The market helps participants to buy, sell or simply speculate and take advantage of currency trading for wealth creation. Based on the growing needs, the Currency Derivative segment was made available on both NSE and BSE from the year 2008. The currency market in India is still evolving, and is steadily picking up pace among small and medium-sized investors. In India, exchanges like the NSE, BSE and MCX offer currency futures and currency options, which are all cash-settled. This means, that currency is not physically settled, or in other words, there is no actual delivery of the currency on expiry. So, currency trading in India refers to currency futures trading. To begin trading in the currency, you need to open a currency trading account with your broker, and deposit a certain amount as the margin amount, to buy currency in your trading account.
Once that is done, you can take either a “long” or “short” position, according to your prudence. In India, the currency contracts must get settled in domestic currency, that is, the Indian rupee or INR. Unlike trading in equity and commodities, wherein only one particular stock or commodity is involved, currency trading involves taking a position in two currencies, known as currency pairs.
That is, USD/INR, EUR/INR, GBP/INR and JPY/INR. A currency pair indicates the value of one currency being quoted against the other. The first currency of the currency pair is called the base currency, and the second one is known as the quote currency. It shows how much of the quote currency is required to buy one unit of the base currency. Simplifying this further, when a currency pair is bought, you buy the base currency and sell the quote currency.

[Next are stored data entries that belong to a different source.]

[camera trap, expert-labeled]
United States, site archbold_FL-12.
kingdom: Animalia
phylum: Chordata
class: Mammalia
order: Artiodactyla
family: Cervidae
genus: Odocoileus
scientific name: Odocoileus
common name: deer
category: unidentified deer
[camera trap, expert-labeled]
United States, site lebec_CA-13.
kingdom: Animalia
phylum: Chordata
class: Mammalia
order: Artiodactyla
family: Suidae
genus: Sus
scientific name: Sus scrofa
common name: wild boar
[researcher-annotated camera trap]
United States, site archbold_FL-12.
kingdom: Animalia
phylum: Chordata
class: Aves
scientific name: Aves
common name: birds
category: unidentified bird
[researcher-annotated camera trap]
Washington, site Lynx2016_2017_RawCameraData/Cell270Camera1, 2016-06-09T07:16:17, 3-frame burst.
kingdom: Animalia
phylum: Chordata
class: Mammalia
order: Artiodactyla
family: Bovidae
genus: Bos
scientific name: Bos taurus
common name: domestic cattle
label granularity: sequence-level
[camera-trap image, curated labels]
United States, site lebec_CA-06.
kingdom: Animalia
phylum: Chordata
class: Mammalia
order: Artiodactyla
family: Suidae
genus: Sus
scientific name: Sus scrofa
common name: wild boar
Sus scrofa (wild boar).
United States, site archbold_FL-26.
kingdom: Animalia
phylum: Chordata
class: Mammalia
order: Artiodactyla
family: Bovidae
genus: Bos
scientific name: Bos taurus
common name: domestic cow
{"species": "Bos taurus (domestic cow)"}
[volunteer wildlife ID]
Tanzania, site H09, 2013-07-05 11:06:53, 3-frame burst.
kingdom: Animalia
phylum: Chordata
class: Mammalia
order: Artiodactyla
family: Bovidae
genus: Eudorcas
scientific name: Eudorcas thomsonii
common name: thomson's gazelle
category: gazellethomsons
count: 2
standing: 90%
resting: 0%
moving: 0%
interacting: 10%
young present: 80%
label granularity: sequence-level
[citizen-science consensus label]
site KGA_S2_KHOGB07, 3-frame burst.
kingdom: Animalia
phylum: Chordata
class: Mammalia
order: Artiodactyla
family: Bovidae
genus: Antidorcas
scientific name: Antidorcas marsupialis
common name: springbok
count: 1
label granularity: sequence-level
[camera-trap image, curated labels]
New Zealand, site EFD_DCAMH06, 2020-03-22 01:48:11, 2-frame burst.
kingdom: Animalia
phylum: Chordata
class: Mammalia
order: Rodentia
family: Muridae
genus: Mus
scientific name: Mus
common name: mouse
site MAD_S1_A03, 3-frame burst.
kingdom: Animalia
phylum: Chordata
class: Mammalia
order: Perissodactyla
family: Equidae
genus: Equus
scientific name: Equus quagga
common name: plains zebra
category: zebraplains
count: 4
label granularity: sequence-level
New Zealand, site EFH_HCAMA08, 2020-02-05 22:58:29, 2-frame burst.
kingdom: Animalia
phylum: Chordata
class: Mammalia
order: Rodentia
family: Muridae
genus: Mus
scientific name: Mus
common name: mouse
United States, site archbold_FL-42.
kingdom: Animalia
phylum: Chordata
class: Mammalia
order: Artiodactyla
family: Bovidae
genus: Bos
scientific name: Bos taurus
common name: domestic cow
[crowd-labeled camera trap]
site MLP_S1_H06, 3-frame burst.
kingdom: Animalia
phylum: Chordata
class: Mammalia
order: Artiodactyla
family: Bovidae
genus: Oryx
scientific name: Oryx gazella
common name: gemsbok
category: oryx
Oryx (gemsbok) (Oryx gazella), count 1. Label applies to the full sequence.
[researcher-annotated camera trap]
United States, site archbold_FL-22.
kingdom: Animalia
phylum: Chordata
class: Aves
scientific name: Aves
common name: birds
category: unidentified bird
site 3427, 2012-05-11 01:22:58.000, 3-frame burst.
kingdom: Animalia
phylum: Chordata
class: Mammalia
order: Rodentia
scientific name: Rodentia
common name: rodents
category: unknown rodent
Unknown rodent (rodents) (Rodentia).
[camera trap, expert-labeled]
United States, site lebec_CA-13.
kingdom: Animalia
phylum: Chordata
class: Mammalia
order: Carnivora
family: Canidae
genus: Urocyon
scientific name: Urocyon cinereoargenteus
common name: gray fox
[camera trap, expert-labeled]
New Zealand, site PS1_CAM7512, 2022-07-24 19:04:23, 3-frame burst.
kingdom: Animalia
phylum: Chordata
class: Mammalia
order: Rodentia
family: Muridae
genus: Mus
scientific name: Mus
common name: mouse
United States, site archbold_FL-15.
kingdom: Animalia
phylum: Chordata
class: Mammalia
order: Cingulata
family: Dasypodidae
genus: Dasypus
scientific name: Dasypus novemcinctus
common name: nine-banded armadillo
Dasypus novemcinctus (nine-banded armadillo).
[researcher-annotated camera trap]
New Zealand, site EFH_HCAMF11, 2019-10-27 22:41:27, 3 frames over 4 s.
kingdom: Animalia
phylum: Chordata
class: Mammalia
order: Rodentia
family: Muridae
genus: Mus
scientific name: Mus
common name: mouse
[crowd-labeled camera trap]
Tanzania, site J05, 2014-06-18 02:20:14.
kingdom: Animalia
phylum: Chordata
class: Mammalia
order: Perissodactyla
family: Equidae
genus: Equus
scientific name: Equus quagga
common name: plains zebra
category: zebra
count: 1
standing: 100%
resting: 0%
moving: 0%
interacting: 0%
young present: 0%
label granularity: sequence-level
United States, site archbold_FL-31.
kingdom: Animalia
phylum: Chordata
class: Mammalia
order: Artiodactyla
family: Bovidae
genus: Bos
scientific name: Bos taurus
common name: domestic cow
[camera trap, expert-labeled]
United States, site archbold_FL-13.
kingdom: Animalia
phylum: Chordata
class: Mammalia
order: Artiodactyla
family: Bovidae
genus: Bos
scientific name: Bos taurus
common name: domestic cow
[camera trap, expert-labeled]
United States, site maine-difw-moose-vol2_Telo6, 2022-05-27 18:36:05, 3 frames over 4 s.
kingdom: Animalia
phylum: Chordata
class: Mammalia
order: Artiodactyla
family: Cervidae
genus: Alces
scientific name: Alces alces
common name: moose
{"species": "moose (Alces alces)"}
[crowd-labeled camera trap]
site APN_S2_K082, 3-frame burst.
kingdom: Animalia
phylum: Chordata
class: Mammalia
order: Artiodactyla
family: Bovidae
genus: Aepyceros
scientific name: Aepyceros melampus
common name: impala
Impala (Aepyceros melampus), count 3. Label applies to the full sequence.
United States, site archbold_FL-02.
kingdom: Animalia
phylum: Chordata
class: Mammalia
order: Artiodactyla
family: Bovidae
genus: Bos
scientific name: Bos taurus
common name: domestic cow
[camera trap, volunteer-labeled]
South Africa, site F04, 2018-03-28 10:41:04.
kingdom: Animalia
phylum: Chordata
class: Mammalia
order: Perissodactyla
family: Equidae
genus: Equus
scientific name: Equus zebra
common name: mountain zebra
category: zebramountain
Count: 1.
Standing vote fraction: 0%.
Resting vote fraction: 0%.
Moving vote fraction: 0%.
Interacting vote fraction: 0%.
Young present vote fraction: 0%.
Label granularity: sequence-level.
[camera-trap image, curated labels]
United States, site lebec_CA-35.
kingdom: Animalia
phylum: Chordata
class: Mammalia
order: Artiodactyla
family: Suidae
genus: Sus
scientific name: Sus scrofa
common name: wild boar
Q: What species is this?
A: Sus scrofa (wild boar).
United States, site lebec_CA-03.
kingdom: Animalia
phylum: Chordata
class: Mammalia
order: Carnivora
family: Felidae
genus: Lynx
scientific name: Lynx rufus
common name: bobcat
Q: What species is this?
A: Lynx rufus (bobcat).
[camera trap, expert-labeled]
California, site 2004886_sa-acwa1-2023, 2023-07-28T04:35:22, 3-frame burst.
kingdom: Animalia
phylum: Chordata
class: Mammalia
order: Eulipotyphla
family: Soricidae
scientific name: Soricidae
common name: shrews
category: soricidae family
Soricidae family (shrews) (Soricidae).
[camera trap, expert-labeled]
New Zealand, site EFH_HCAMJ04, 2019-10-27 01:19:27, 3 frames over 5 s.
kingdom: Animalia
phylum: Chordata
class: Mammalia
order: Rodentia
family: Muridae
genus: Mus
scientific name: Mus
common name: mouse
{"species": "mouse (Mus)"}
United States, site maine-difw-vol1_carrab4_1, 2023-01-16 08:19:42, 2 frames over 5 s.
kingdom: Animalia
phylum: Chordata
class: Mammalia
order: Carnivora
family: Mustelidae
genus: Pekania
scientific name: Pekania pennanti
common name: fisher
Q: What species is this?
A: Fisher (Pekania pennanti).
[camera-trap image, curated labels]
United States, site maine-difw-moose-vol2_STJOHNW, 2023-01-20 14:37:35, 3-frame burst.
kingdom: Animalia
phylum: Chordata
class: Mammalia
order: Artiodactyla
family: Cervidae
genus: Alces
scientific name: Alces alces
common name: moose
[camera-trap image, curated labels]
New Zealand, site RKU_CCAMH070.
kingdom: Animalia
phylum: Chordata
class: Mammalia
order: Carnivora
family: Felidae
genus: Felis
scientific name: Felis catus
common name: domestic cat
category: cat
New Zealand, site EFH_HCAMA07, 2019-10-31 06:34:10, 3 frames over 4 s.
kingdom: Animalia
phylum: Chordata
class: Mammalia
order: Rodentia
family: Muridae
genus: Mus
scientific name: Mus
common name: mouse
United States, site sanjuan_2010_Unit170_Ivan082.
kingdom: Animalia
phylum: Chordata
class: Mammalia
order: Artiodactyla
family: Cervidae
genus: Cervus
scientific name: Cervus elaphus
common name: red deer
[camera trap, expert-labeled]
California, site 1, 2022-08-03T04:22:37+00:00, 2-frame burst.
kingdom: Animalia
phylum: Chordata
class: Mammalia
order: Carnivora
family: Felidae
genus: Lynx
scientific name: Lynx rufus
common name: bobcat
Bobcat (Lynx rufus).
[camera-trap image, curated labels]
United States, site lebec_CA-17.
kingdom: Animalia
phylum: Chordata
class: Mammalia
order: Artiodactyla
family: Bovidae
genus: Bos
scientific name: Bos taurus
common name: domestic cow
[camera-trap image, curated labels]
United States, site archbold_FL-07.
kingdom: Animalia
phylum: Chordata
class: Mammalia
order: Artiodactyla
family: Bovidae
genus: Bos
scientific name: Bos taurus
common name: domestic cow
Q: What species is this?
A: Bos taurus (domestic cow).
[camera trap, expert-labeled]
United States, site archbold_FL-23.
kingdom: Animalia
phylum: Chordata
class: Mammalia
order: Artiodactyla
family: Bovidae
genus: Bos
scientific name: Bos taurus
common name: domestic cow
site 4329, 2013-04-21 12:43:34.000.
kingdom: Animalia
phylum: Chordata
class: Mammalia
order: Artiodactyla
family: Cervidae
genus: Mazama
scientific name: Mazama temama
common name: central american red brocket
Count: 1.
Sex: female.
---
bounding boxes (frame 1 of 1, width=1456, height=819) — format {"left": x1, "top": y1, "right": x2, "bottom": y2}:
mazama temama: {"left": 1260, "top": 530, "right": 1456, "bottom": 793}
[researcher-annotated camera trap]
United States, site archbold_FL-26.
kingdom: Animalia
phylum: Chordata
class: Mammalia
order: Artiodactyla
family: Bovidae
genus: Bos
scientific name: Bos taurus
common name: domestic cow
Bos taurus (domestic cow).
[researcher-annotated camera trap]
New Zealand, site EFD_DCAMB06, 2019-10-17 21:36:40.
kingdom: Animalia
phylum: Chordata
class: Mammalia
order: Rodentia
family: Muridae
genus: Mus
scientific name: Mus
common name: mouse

T
he bid or buy price shows how much of the quote currency is needed to get one unit of the base currency. On the other hand, when a currency pair is sold, you sell the base currency and receive the quote currency. The ask or sell price for the currency pair indicates how much you will receive in the quote currency for selling one unit of the base currency.
The currency derivative instrument, not only facilitates an additional income avenue, but also, greater flexibility to investors and corporates in India, to hedge against currency fluctuations, especially by corporations having a significant exposure to imports or exports. Though the segment is still in its nascent stage, we anticipate it to occupy a prominent position both in terms of value and volume in the near future.